- _Prompt_: Where the string "Standing" appears in a line of the data, show that line.

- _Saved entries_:
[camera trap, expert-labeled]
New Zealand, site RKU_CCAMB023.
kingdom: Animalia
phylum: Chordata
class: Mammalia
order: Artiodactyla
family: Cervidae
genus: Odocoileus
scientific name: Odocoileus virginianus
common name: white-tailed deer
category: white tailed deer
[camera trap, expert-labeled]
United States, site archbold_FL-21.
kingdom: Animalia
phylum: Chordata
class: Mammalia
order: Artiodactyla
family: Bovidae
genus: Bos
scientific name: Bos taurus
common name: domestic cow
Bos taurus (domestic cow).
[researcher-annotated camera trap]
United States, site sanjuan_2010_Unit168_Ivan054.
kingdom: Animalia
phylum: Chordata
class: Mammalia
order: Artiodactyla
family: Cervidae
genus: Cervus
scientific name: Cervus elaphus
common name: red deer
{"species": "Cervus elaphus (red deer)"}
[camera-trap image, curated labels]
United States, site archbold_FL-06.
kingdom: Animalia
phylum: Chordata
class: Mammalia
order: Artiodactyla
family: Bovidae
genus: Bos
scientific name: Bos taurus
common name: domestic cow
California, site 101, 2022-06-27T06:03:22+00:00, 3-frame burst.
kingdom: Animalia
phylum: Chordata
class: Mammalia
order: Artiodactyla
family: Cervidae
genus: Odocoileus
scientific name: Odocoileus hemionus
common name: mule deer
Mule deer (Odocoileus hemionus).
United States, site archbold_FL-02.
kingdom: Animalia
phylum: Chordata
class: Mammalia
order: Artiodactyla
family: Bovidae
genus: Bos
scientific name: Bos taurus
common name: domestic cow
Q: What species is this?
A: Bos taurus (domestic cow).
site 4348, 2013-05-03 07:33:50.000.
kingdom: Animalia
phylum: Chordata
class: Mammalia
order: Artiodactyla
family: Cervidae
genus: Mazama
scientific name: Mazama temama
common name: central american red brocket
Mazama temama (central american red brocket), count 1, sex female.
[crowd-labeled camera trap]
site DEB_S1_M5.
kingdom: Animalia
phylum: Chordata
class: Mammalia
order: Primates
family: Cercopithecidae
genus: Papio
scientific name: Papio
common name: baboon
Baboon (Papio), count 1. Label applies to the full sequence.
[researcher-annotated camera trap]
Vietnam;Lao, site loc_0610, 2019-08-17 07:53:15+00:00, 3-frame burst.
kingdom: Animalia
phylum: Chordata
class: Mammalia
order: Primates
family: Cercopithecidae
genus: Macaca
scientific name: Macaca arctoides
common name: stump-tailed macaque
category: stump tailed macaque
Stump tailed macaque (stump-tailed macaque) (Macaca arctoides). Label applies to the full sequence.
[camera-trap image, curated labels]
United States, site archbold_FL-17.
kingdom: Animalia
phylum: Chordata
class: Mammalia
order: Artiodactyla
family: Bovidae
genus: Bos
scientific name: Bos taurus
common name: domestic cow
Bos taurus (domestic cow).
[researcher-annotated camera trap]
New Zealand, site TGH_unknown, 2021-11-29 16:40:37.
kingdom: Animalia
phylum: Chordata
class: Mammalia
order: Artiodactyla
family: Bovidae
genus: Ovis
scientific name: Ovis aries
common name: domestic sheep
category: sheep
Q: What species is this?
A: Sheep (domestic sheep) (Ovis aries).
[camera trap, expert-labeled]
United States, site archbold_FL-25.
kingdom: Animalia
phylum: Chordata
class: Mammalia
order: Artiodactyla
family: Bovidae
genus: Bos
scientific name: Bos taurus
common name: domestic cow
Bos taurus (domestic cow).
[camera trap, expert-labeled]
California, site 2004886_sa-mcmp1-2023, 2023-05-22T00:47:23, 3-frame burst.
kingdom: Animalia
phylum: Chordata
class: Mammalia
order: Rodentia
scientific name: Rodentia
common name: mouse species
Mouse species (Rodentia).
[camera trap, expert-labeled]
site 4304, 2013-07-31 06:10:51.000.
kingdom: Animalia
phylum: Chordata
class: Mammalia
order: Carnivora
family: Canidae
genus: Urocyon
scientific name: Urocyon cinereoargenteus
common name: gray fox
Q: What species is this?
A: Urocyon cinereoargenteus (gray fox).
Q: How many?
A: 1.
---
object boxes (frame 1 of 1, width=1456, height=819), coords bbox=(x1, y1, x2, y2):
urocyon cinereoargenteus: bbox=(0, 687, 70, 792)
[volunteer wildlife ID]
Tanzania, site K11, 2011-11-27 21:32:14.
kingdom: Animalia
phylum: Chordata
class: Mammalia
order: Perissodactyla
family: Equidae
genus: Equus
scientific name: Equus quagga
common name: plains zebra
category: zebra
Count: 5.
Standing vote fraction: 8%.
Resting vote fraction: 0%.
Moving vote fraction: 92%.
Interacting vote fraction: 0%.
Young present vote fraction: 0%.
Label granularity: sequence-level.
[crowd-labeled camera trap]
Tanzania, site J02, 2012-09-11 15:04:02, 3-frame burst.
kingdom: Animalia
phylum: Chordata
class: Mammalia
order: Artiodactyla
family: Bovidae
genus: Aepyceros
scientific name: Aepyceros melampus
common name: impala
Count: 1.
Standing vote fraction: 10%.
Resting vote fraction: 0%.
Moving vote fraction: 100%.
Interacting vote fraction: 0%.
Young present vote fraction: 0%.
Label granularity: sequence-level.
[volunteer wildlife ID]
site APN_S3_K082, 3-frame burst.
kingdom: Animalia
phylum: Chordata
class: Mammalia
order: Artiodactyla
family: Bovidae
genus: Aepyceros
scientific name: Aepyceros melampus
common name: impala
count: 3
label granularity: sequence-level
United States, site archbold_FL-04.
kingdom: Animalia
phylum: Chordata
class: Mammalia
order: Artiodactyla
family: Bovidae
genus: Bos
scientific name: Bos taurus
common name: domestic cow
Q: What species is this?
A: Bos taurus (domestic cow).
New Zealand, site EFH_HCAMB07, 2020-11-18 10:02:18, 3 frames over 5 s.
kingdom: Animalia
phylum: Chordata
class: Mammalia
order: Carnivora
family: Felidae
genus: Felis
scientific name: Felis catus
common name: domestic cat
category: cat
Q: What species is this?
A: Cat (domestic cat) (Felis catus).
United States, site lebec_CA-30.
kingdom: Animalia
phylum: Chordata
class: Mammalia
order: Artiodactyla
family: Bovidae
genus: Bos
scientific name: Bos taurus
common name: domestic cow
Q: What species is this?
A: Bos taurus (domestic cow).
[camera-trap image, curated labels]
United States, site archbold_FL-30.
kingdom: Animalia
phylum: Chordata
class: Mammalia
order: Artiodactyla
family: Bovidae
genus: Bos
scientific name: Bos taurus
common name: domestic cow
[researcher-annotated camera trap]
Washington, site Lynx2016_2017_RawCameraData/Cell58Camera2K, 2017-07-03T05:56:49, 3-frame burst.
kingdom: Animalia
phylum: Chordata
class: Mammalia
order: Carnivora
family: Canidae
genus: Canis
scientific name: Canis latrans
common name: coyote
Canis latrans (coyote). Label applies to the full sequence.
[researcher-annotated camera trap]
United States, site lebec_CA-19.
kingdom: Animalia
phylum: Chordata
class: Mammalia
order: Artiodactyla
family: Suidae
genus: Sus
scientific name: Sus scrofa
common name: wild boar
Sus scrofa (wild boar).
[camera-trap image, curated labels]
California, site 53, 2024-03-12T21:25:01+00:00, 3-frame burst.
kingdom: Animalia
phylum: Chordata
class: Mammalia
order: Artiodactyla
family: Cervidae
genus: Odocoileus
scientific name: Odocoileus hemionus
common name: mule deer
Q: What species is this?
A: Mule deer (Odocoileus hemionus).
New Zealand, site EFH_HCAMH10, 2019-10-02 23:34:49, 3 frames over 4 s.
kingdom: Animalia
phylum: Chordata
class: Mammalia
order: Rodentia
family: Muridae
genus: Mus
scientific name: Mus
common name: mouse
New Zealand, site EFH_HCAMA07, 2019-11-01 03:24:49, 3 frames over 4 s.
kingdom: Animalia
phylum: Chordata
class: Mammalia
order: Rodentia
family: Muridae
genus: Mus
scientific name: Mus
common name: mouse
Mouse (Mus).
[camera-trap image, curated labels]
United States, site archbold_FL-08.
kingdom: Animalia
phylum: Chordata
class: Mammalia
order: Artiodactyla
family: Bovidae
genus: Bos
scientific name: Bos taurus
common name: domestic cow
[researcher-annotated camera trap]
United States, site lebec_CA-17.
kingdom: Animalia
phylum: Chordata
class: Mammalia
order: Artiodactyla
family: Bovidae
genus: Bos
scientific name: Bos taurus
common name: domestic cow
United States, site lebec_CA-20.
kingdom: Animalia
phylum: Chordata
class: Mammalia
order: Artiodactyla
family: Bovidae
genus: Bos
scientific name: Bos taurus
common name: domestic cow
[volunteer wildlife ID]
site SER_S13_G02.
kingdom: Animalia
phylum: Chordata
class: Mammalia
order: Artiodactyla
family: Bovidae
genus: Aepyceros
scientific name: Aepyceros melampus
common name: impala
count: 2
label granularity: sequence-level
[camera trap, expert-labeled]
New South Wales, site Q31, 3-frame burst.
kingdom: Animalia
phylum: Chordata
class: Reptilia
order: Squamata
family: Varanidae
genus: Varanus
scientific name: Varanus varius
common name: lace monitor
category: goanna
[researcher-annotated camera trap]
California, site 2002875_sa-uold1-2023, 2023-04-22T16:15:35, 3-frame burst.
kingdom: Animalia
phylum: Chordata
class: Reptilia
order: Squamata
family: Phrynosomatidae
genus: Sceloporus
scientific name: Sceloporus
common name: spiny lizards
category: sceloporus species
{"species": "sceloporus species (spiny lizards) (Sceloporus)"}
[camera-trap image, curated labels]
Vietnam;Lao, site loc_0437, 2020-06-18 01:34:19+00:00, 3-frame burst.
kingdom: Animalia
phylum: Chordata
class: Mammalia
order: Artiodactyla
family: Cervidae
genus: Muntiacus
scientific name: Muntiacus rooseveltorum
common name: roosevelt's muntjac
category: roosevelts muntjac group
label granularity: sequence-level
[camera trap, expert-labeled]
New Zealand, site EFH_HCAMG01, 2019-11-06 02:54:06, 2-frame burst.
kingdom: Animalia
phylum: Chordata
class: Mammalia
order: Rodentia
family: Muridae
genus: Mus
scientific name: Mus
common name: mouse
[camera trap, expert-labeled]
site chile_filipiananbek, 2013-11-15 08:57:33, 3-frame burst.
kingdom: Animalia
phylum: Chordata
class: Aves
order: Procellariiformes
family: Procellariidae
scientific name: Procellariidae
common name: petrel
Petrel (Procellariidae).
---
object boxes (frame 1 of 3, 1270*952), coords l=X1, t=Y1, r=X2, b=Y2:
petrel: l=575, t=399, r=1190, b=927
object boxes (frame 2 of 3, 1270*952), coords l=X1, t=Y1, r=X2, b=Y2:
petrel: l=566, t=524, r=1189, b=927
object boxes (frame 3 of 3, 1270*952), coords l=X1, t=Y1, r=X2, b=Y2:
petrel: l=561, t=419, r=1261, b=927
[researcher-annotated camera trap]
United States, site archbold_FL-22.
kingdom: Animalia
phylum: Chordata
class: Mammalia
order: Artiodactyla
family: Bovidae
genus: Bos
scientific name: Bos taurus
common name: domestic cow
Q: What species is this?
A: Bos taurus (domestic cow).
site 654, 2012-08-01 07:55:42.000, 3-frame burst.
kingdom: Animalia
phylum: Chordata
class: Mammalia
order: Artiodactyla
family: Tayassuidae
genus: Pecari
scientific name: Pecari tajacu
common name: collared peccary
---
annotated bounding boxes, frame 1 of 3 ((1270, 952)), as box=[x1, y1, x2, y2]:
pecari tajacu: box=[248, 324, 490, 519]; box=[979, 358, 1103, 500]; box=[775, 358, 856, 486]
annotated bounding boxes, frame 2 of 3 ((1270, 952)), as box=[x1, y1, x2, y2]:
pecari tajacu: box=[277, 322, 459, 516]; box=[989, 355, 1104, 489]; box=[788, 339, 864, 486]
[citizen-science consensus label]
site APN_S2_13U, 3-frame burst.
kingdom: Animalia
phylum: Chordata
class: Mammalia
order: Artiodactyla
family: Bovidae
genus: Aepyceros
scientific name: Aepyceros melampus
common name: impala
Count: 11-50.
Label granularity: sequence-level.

- _Written solution_:
Standing vote fraction: 8%.
Standing vote fraction: 10%.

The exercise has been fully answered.